▶ **MATERIAL TO PROCESS**:

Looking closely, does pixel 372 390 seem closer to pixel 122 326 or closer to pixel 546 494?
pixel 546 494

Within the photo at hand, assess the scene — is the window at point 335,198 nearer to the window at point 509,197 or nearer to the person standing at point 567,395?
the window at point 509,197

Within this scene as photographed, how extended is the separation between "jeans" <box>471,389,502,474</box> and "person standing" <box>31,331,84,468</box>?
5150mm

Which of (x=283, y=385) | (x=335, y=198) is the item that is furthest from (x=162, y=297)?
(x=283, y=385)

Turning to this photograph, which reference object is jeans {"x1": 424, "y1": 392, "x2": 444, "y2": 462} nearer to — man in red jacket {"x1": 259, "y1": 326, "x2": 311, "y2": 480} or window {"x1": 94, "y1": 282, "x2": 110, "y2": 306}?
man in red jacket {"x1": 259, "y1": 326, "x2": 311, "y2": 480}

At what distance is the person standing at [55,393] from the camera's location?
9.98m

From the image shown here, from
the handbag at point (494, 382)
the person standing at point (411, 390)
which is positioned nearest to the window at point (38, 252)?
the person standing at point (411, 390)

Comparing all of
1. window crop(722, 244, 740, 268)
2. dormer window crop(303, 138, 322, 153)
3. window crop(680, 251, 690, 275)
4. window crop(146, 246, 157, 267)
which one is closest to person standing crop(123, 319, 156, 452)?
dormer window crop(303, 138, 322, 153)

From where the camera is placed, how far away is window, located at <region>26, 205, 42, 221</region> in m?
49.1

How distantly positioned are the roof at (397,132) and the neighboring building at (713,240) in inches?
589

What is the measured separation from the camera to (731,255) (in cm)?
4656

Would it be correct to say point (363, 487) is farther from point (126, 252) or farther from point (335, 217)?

▶ **WHAT NEEDS TO BE DONE**: Repeat only what runs from the line holding "Comparing all of" to the end of the data, keeping every line exactly as written, first and last included.

▶ **REPLY TO THE TASK**:
Comparing all of
1. window crop(722, 244, 740, 268)
2. dormer window crop(303, 138, 322, 153)
3. window crop(680, 251, 690, 275)
4. window crop(146, 246, 157, 267)
which one is closest to person standing crop(123, 319, 156, 452)?
dormer window crop(303, 138, 322, 153)

From where the camera is placed, how far away is window, located at <region>26, 205, 42, 221</region> in m?
49.1

How distantly positioned are the roof at (397,132) and the neighboring building at (713,240) in inches?
589

What is the measured separation from the camera to (731,255) (in cm)?
4656

Would it be correct to say point (363, 487) is farther from point (126, 252) or farther from point (335, 217)?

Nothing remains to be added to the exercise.